En 1949, llegó a Argentina y enfiló hacia suelo cordobés, donde en Las Varillas se había instalado su hermano Dionisio.En estas tierras, con los años, formó su familia junto a su mujer Norma Sanmartino. Aquí nacieron sus hijos Marina y Marcelo. Se dedicó a la fabricación de cucuruchos de helados y al oficio de peluquero. "Cuando estás prisionero, así, la única cuestión es sobrevivir, de cualquier forma", asegura. Daniele hasta rescata anécdotas, entre tanto terror. "Pasábamos hambre. En un campo tenía un capataz que siempre se traía un sándwich de su casa.
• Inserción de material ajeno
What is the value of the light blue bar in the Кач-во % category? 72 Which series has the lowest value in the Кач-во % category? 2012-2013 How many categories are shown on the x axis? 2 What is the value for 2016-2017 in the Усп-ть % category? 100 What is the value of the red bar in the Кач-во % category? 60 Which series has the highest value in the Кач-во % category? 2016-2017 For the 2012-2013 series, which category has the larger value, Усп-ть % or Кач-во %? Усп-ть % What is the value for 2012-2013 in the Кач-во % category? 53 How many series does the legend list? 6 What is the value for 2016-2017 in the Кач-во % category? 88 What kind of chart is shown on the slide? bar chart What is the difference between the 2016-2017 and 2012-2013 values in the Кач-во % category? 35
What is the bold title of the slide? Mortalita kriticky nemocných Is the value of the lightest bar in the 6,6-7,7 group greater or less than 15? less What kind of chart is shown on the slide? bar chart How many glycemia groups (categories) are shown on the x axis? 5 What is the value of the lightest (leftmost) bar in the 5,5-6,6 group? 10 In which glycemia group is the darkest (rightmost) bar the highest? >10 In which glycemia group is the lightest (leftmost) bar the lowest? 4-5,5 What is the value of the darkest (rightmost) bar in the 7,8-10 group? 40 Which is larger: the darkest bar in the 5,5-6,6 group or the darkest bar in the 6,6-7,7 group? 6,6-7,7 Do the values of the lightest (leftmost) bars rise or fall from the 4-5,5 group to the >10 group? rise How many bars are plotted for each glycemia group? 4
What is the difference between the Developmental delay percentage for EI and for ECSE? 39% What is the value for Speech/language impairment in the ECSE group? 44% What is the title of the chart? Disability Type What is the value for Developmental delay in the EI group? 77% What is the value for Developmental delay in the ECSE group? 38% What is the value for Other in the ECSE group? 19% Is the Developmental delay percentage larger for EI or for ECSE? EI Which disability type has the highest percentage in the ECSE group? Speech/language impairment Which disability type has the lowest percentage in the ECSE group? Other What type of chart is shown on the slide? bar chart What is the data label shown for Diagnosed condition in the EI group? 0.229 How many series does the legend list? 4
Una vez, vinieron a buscarlo y se alejó del depósito. Entonces se lo robé, me fui al baño y creo que me lo tragué entero. Fue como un manjar, era de fiambre y queso. Me di un gustito, único en esos dos años", comenta.También recuerda cómo dos veces salvó su vida de milagro. "Una vez nos agarró un bombardeo de aviones que tiraban a las vías dónde estábamos trabajando. Nos escondimos en un vagón, las bombas destruyeron la máquina y el otro vagón que había", relata. "Otra vez no refugiamos en unos árboles y esquivamos las balas que iban y venían, entre los troncos", acota.